In 2001, I asked Merriam-Webster the following question. Emily Arsenault from the editorial department replied as follows.

Q: How do “metaphysics” and “ontology” differ?

A: Their entries from Collegiate Encyclopedia might help:

ontology: Theory of being as such. Ontology is synonymous with metaphysics as defined by Aristotle, but because metaphysics came to include other studies (including philosophical cosmology and rational psychology), ontology has become the preferred term for the study of being. In the eighteenth century, C. Wolff understood ontology as a deductive discipline leading to necessary truths about the essence of things. Wolff’s successor, I. Kant, presented influential refutations of ontology as a purported system of knowledge. Ontology against became important in the twentieth century, notably among students of phenomenology and existentialism, particularly M. Heidegger.

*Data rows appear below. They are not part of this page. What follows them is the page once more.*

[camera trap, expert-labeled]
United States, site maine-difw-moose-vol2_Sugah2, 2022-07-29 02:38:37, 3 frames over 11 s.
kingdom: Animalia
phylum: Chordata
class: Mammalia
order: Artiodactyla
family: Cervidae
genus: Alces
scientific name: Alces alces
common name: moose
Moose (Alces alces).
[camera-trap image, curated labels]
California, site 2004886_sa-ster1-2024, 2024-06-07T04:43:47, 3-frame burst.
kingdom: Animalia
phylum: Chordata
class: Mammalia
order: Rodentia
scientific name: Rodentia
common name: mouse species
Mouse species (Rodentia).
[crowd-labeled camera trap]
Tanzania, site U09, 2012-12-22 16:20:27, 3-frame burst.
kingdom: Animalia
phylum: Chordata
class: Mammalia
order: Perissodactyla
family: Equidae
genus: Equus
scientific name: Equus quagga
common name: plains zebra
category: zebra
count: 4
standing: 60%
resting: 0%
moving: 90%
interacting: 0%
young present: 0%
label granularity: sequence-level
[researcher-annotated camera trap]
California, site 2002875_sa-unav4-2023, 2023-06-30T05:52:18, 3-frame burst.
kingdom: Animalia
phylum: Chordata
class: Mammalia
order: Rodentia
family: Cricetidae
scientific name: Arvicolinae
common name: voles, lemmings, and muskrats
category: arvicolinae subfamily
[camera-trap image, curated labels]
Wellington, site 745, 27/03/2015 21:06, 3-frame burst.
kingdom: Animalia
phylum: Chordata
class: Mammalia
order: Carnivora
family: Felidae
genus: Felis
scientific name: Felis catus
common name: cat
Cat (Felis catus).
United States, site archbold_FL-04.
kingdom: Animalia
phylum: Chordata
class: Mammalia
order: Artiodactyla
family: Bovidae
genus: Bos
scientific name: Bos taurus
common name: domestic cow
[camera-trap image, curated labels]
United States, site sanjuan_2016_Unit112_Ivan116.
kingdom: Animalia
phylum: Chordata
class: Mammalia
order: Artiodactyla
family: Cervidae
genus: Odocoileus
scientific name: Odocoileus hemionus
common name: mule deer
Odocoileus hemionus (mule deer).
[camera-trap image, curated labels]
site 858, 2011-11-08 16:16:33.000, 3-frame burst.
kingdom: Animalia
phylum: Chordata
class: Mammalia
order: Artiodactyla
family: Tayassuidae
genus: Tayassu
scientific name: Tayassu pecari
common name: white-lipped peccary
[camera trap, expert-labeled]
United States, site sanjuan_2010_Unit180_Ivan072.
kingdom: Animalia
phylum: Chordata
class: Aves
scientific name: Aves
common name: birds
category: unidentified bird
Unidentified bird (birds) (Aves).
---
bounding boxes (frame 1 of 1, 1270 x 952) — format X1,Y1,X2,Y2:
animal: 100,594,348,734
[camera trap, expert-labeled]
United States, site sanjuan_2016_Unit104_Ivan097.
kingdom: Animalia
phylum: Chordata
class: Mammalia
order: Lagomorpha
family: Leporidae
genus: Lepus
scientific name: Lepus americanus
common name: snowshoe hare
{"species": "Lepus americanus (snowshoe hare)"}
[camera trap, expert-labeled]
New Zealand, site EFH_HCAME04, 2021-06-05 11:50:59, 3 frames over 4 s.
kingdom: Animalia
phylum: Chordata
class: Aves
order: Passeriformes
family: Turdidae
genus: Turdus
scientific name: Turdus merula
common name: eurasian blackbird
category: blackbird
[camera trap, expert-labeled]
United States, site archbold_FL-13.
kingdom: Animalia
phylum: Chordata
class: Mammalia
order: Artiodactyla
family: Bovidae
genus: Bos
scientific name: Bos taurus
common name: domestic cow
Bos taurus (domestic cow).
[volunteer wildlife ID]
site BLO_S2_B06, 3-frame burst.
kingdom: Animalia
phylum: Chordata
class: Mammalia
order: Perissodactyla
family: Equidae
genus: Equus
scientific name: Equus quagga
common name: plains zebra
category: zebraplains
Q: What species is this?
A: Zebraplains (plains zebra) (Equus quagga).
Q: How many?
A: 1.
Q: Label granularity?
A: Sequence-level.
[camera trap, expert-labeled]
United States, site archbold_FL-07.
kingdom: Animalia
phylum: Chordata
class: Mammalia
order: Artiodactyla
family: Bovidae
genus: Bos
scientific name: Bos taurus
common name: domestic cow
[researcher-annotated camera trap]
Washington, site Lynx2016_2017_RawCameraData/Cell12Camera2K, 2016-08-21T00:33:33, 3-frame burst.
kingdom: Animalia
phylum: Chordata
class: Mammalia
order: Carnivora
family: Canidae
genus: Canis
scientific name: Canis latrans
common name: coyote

metaphysics: Branch of philosophy whose object is to determine the real nature of things, to determine the meaning, structure, and principles of whatever is insofar as it is. In the history of Western philosophy, metaphysics has been understood as:

  1. an inquiry into what sorts or basic kinds of things (e.g., the mental and physical) exist
  2. the science of reality as opposed to appearance
  3. the study of the world as a whole
  4. a theory of first principles
The term means literally “what comes after physics,” and was used to refer to the contents of Aristotle’s treatise on what he himself called “first philosophy.” Aristotle had distinguished two tasks for the philosopher: to investigate the nature of the properties of what exists in the natural, or sensible, world, and to explore the characteristics of “being as such’ and inquire into the character of “the substance that is free from movement,” the unmoved mover. The first constituted “second philosophy” and was carried out primarily in his Physics; the second, which he also called “theology” (because God was the unmoved mover), is discussed in his Metaphysics.